JONES v. LIBERTY NAT. LIFE INS. CO.

3 Div. 906.

47 So.2d 222 (1949)

JONES v. LIBERTY NAT. LIFE INS. CO.

Court of Appeals of Alabama.

Rehearing Denied November 1, 1949.


Attorney(s) appearing for the Case

Edwin C. Page, Jr., of Evergreen, for appellant.

B. E. Jones, of Evergreen, for appellee.


HARWOOD, Judge.

This cause is before us on pleadings only, the appellant, who was the plaintiff below having taken a non suit with leave to review in this court the ruling of the lower court sustaining the appellee's (defendant below) demurrers to certain replications filed by the plaintiff.

The plaintiff below, as beneficiary under a policy of life insurance issued on the life of Flossie Ellen Jones, brought suit on said policy. The complaint was in code form.

The defendant filed eight pleas, only six of which are now before the court, demurrers having been sustained to two of the pleas.

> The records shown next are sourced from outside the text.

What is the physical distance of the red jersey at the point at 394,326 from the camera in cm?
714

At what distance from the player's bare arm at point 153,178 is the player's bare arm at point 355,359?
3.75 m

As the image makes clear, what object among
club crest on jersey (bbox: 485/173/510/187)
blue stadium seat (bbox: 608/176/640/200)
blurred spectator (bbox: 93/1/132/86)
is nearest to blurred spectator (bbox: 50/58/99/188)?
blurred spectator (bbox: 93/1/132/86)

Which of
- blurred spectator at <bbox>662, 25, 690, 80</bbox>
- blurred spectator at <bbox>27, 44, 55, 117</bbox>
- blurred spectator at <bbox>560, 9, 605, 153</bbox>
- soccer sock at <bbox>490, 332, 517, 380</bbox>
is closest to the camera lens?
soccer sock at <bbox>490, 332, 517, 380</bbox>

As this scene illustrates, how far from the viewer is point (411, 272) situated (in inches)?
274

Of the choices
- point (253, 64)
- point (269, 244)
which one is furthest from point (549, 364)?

Plea 1 was the general issue.

Pleas Nos. 2, 3, and 4 all assert that at the time of the delivery of the policy sued on the insured was afflicted with cancer, and that this fact breached the following warranty in the policy: "This policy shall take effect on its date of issue provided the insured is then alive and in good health, but not otherwise."

Pleas 5 and 6 assert that a false answer of "no," made with intent to deceive, was given to a question in the application as to whether insured had ever had cancer, and that such false representation increased the risk of loss under said policy.

To these pleas the plaintiff filed nine replications.

Replications 2 to 7, inclusive, were filed separately and severally to all pleas, replications 8 and 9 only to pleas 2, 3, and 4.

These replications assert two matters in general.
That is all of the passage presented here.